Image-caption web data:
• • •

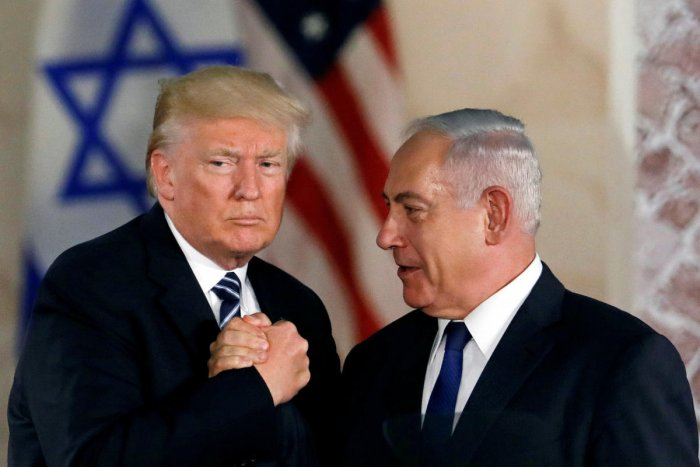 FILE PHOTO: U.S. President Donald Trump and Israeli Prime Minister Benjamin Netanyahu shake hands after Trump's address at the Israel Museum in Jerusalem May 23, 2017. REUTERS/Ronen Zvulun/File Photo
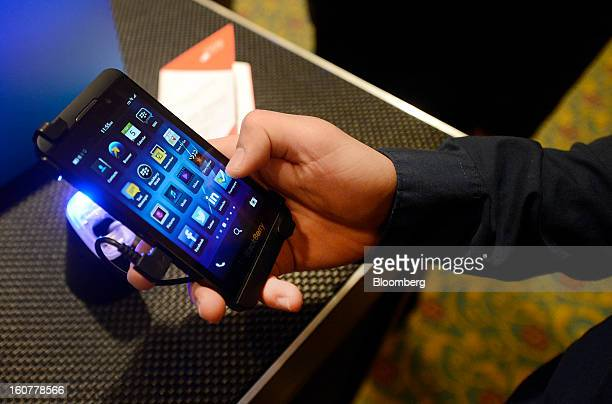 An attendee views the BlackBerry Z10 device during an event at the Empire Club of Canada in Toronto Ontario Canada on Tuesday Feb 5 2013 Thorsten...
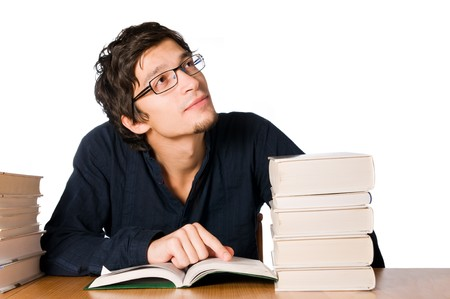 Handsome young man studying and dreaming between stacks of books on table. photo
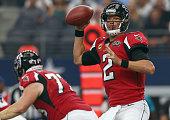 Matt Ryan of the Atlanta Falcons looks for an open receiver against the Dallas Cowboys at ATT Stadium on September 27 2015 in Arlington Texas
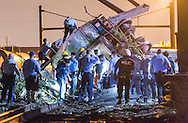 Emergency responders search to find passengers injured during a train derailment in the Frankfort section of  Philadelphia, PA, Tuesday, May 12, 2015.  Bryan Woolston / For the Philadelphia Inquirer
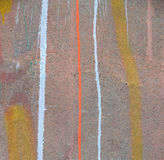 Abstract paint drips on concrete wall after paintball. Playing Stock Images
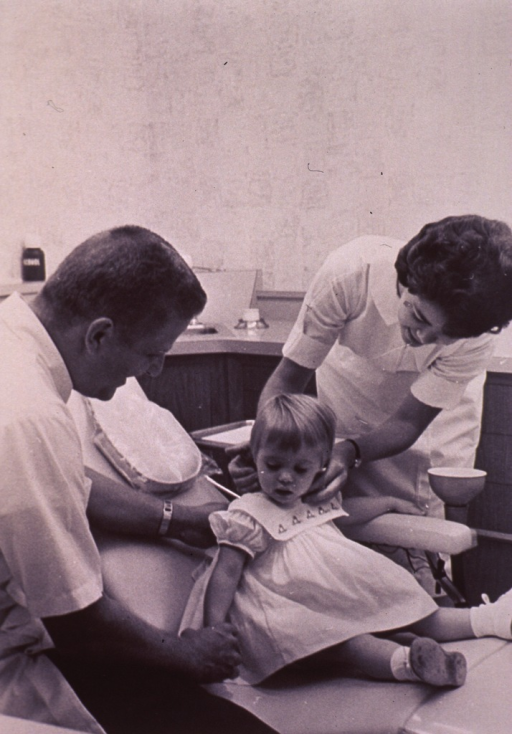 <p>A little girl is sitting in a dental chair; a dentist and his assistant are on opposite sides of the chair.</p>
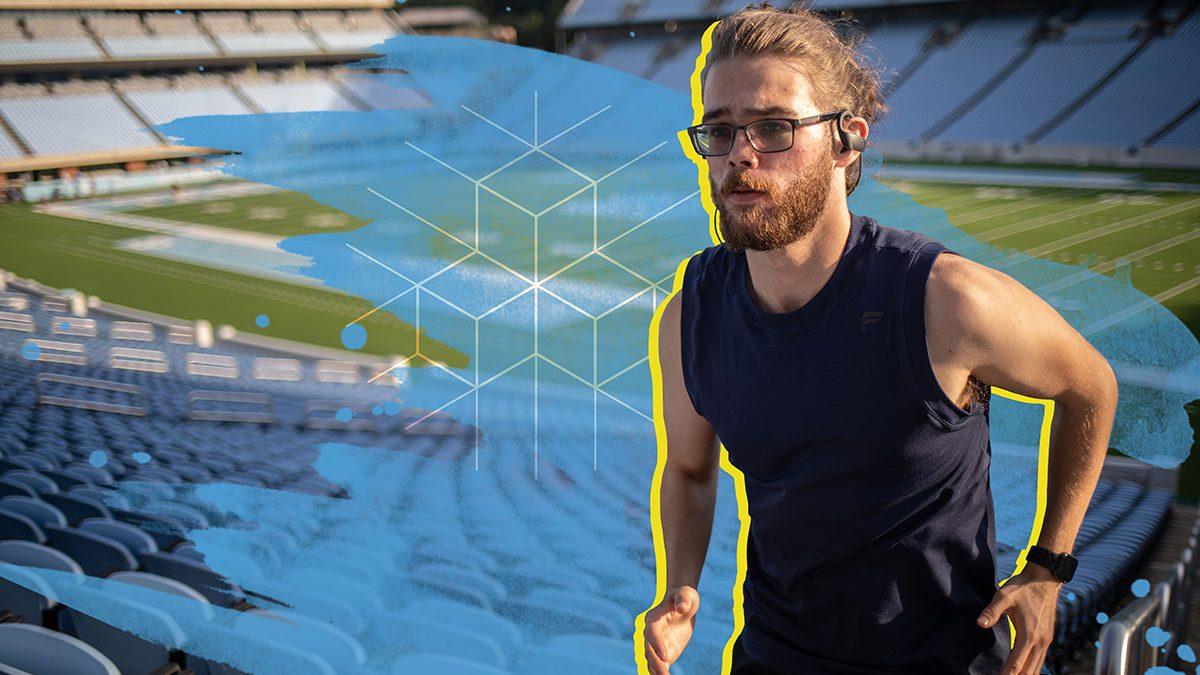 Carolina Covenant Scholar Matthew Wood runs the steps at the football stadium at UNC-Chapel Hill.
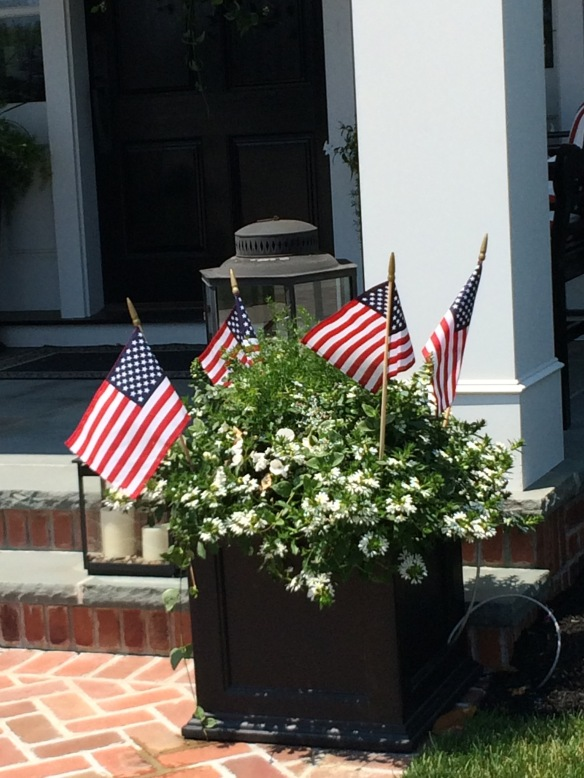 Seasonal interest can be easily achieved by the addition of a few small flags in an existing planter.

• • •

» Work instruction:
What must be output is the exact run of lines from the one holding "Carolina Covenant Scholar" through the end of the entries above, both ends included, minus the pictures.

» Output for this task:
 Carolina Covenant Scholar Matthew Wood runs the steps at the football stadium at UNC-Chapel Hill.
 Seasonal interest can be easily achieved by the addition of a few small flags in an existing planter.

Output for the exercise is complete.